* _Passage_:
A keyword is a string to whitch is possible to associate a value to annotate a schema element. In the following example customKeyword is a keyword associated to the root object of the JSON Schema whose value is equal to Custom Keyword Value.

JSON
{
  "type": "object",

  "customKeyword": "Custom Keyword Value",

  "properties": {
    "username": {"type": "string"},
  "password": {"type": "string"}
  }
}

While the SAS does not mandate a specific format for a keyword, it is RECOMMENDED that the keyword be defined using an alphanumeric string. Special characters should only be included in exceptional cases and when absolutely necessary. This approach aims to minimize the risk of issues when using keywords in the context of specific DSLs, which may impose restrictions on keyword formats.

Defining a keyword and using it to annotate a schema is not enough. Each keyword must have a clear and precise definition to ensure its value can be effectively understood and used by potential consumers.

The definition of a keyword SHOULD include:

  • The keyword being defined (e.g., Creator)
  • The type of the keyword’s value (e.g., string, number, boolean, etc.)
  • A description of the keyword’s value (e.g., An entity responsible for creating the resource.)
  • Notes on best practices for setting the keyword's value (e.g., It is recommended to identify the creator using a URI. If this is not possible, a literal value that identifies the creator may be used.)
  • Any potential relationships with other keywords (e.g., Creator is a subproperty of Contributor).

Vocabularies⚓︎

A vocabulary is a collection of keyword definitions. Every vocabulary MUST have a unique URI that serves as its identifier, ensuring global distinctiveness and referenceability. It is RECOMMENDED to use a URL as the identifier, allowing potential consumers not only to identify the vocabulary but also to access it.

Each keyword in a vocabulary can be uniquely identified by appending it as a fragment identifier to the vocabulary's URI. For example, if the keyword customKeyword belongs to the vocabulary identified by the URI http://example.com/custom-vocabulary, then its unique identifier SHOULD be http://example.com/custom-vocabulary#customKeyword.

* _Short exercise A_: Retype the portion of the keyword passage that begins at the words "While the SAS" and stops after the words "defined (e.g., Creator)".
* _Short exercise B_: In the keyword passage, what is recommended as the identifier for a vocabulary?
Rely solely on the keyword passage.

* _Entries provided_:
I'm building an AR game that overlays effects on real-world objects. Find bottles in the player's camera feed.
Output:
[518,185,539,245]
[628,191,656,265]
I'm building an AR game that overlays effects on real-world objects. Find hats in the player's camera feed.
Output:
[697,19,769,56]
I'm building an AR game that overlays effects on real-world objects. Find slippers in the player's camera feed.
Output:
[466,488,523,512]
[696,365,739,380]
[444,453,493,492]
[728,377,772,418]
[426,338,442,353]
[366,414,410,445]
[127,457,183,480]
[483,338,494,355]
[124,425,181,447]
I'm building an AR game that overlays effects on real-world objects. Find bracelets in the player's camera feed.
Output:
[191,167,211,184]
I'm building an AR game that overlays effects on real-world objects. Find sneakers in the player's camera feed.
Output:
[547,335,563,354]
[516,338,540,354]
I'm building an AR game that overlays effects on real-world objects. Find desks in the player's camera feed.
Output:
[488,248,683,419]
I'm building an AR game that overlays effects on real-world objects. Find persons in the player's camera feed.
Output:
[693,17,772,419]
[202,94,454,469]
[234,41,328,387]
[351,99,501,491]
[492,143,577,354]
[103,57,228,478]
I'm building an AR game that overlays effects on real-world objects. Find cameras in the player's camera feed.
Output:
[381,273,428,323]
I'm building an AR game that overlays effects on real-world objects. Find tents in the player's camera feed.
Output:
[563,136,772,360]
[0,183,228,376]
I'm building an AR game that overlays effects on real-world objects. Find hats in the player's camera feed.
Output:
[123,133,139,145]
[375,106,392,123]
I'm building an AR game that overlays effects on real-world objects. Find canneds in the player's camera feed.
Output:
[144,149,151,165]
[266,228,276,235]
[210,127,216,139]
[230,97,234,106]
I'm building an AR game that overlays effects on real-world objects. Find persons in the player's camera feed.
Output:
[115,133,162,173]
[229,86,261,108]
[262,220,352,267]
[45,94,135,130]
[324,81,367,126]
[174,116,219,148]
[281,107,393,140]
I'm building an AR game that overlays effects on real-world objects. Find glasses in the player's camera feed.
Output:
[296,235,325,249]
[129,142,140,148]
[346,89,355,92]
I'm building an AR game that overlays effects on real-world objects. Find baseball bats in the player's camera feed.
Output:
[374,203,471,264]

...

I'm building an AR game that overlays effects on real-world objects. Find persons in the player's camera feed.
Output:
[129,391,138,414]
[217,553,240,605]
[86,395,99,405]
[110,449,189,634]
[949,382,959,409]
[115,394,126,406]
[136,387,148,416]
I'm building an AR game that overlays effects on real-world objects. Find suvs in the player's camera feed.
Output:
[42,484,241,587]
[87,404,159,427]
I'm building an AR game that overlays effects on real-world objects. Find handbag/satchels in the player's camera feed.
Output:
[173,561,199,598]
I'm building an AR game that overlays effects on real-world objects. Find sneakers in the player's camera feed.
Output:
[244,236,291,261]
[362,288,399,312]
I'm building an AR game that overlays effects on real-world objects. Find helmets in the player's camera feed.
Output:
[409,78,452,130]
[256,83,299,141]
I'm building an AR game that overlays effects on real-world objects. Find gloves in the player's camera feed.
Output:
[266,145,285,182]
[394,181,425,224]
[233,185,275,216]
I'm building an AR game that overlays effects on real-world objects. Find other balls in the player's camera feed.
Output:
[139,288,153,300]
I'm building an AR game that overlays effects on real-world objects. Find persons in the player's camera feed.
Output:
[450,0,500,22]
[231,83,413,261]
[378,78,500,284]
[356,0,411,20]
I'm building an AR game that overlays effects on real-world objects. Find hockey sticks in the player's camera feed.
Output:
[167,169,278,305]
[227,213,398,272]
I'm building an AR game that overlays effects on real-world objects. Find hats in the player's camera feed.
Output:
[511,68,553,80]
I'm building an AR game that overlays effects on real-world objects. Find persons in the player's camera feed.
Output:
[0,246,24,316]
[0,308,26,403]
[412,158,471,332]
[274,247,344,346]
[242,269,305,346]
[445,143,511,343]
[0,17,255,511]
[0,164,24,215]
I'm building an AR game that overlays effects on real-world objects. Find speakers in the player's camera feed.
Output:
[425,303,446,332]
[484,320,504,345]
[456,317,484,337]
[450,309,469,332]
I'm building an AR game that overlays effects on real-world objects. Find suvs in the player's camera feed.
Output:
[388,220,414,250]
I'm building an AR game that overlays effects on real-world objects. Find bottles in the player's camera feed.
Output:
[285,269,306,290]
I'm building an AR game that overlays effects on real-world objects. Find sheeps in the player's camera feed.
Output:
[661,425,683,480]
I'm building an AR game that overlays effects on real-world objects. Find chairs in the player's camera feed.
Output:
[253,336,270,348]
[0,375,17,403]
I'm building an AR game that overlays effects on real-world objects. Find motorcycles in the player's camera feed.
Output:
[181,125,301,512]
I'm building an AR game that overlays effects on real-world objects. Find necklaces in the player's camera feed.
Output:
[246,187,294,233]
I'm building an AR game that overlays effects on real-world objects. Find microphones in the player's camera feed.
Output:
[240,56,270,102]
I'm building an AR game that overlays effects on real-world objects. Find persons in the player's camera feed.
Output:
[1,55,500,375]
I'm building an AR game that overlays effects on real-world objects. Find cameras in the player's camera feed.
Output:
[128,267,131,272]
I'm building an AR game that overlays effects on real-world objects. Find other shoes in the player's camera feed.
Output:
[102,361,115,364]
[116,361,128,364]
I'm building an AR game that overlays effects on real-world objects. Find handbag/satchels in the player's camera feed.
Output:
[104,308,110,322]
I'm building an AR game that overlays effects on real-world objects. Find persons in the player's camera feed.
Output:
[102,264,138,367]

* _Exercise result A_:
While the SAS does not mandate a specific format for a keyword, it is RECOMMENDED that the keyword be defined using an alphanumeric string. Special characters should only be included in exceptional cases and when absolutely necessary. This approach aims to minimize the risk of issues when using keywords in the context of specific DSLs, which may impose restrictions on keyword formats.

Defining a keyword and using it to annotate a schema is not enough. Each keyword must have a clear and precise definition to ensure its value can be effectively understood and used by potential consumers.

The definition of a keyword SHOULD include:

  • The keyword being defined (e.g., Creator)

* _Exercise result B_: A URL, which lets consumers both identify the vocabulary and access it.